Folha - Mas o aumento do dólar terá um impacto direto sobre os importados. Continua aberto, mas mais caro, com espaço para os concorrentes nacionais subirem. Uma cerveja que era importada a R$ 1,00 poderá subir para R$ 1,30 ou mais com o novo dólar, não?
Carmo
- É. Mas muitos importadores traziam a cerveja por muito menos do que R$ 1. Mas como a cerveja nacional era mais cara, eles acompanhavam. Agora, provavelmente vão diminuir o lucro e tentar manter o preço para não perder mercado, que está em recessão. E o importante é o seguinte: a abertura ainda continuará sendo, apesar da desvalorização, o melhor freio contra os abusos.
Folha - Mas isso não coloca o governo em uma sinuca? Por um lado, os preços dos importados sofrem pressões. Por outro, o Brasil precisa desesperadamente de dólares. Não será natural que se adote alguma restrição aos importados para poupar dólares?
Carmo
- Isso seria um contra-senso. Obviamente a gente importa muita besteira. De alpiste a alface francês. Mas uma coisa é reduzir as importações por decisões de mercado, outra é impor restrições. No momento, o melhor é deixar a abertura como está. Os quatro anos de estabilidade também foram suficientes para aumentar a competição. E tem muita gente de fora atrás de oportunidades aqui. Em alguns setores, houve uma verdadeira revolução. No de leite, há importadores que conseguem vender hoje o longa vida a preço menor que o do leite C nacional.
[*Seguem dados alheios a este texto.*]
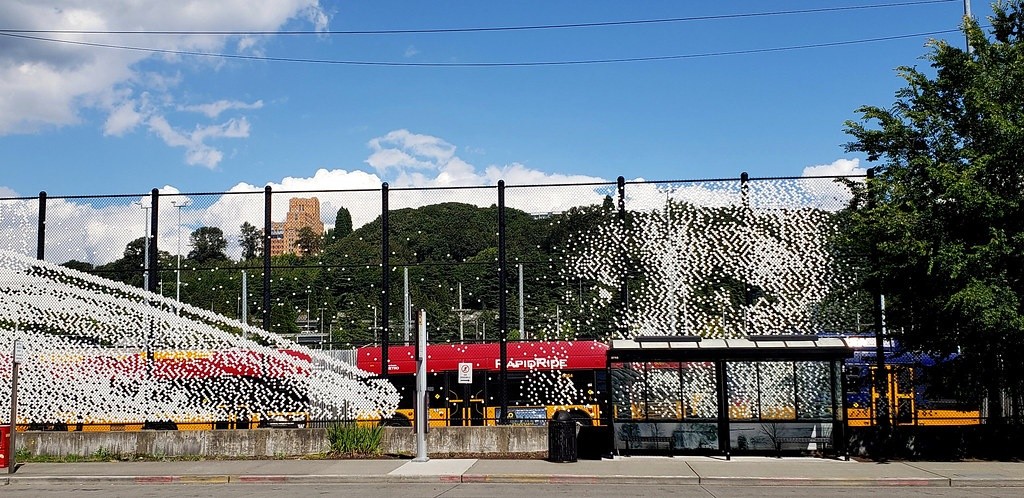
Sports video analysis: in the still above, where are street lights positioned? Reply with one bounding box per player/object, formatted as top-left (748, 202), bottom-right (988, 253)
top-left (133, 200), bottom-right (154, 295)
top-left (171, 200), bottom-right (191, 302)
Folha - Mas os supermercados já estão recebendo tabelas das indústrias com aumentos considerados desproporcionais.
Carmo
- É uma fase de negociação. O supermercado sabe que não pode aumentar as vendas se os preços subirem e vai apertar a negociação. Haverá troca de fornecedores para segurar os aumentos e algum desabastecimento de marcas, mas não de produtos.
Folha - Antes do real, em quais setores o sr. identificava oligopolização ou pressões inflacionárias difíceis de combater?
Carmo
- Higiene e limpeza, eletroeletrônicos e industrializados como um todo, inclusive alimentos, sempre lideraram o processo inflacionário. Hoje em dia eles já não têm mais tanto espaço.
Folha - Por conta da competição interna ou só da dos importados?
Carmo
- Das duas. A abertura da economia está associada ao ganho de competitividade. Nos anos do real surgiram não só novas marcas, mas produtos diferentes, nacionais e importados, que passaram a compor o índice de inflação. Há muito mais alternativas, um mercado mais segmentado. É só ir ao supermercado para ver isso.
Folha - E que papel a recessão vai ter? Ela não vai encolher esse leque de opções?
Carmo
- A recessão não pode ser longa e as expectativas devem ser favoráveis para não arruinarem com as intenções de investimento. As empresas devem ter sinalizações para continuar apostando no futuro e aprimorando sua produção. É isso que segura a inflação.